**THE PROBLEM**
What you return should match every record exactly, with the images removed.

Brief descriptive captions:
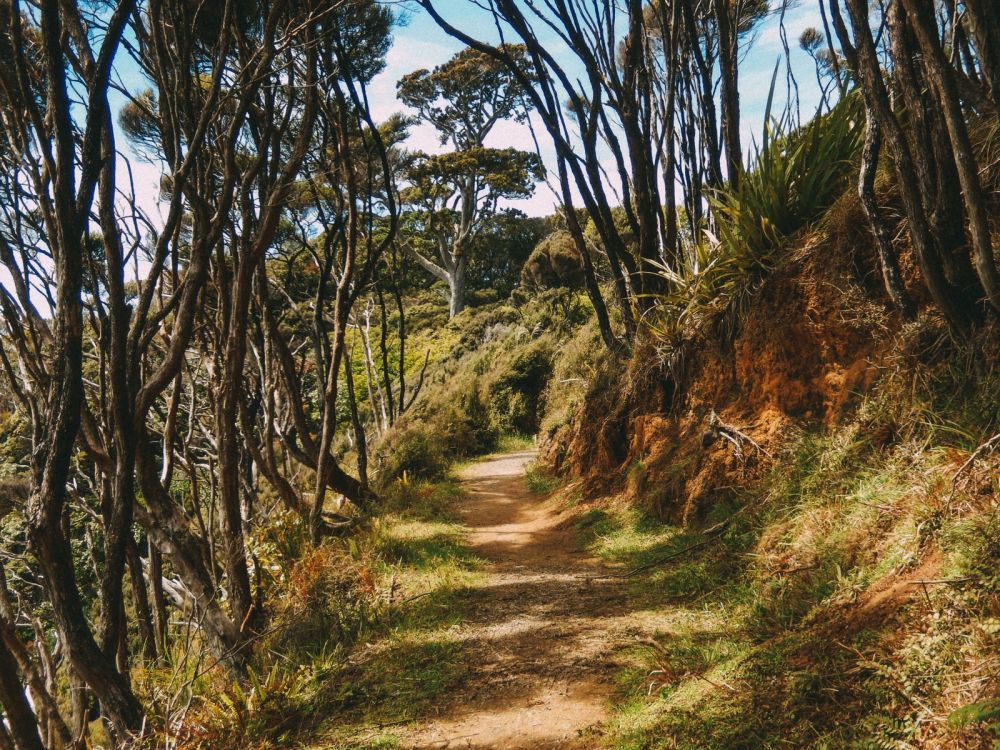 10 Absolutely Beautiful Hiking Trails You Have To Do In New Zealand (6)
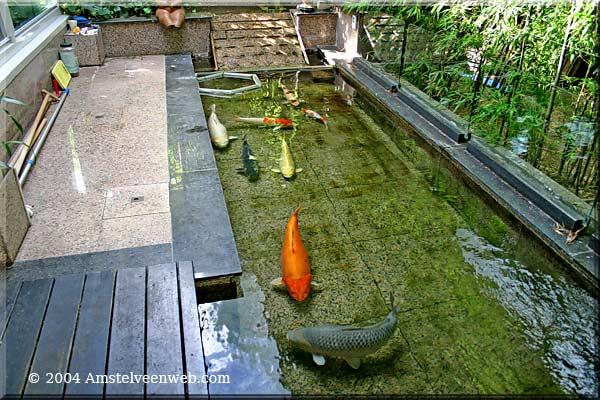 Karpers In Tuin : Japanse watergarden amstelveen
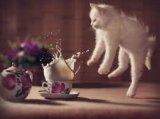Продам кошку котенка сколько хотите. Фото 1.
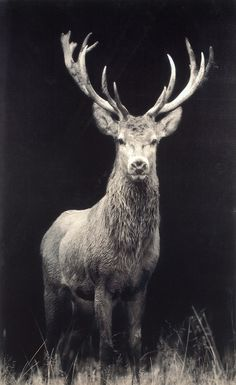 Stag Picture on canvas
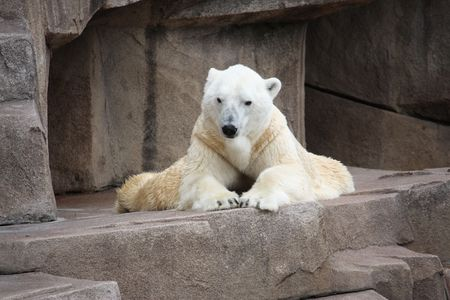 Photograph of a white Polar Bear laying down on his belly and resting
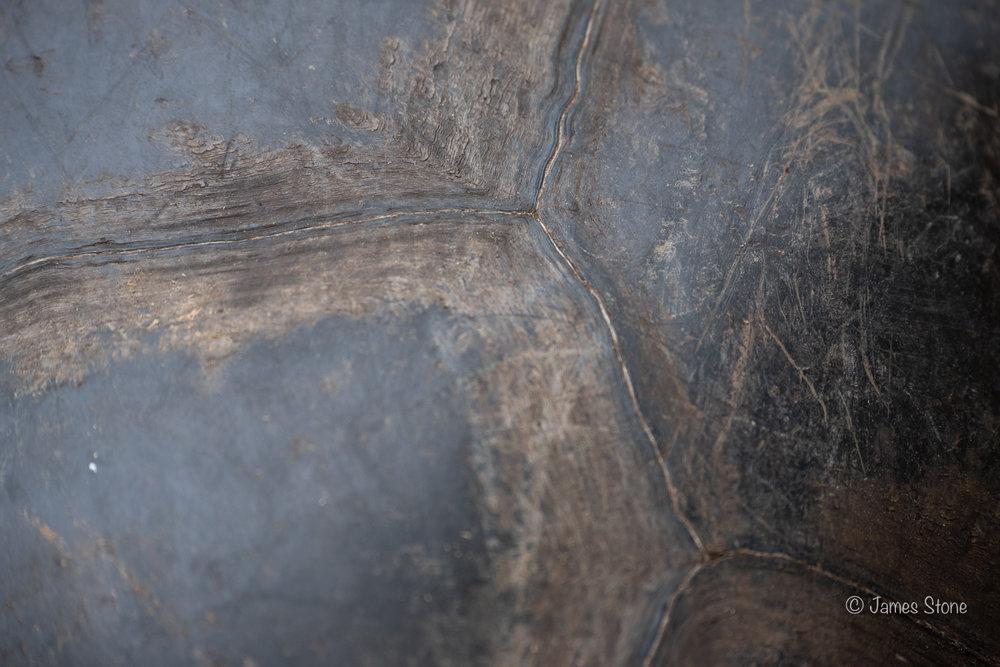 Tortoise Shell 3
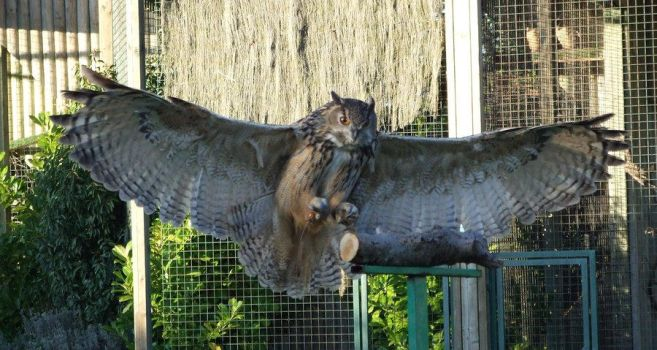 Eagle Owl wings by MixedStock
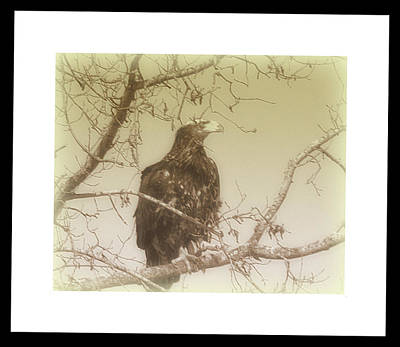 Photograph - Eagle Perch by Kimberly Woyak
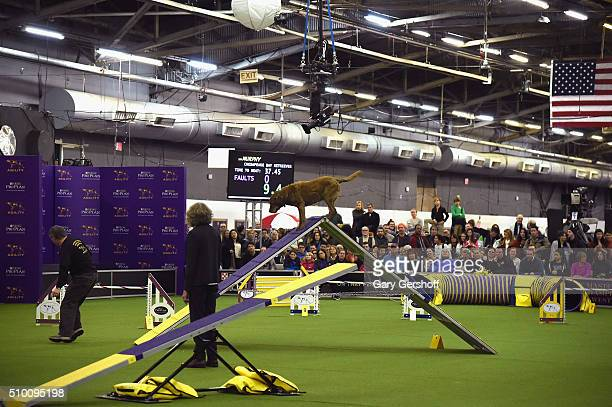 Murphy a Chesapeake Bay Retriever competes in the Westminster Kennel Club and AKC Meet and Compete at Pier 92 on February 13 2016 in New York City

**OUTPUT OF THE EXERCISE**
 10 Absolutely Beautiful Hiking Trails You Have To Do In New Zealand (6)
 Karpers In Tuin : Japanse watergarden amstelveen
Продам кошку котенка сколько хотите. Фото 1.
 Stag Picture on canvas
 Photograph of a white Polar Bear laying down on his belly and resting
 Tortoise Shell 3
 Eagle Owl wings by MixedStock
 Photograph - Eagle Perch by Kimberly Woyak
 Murphy a Chesapeake Bay Retriever competes in the Westminster Kennel Club and AKC Meet and Compete at Pier 92 on February 13 2016 in New York City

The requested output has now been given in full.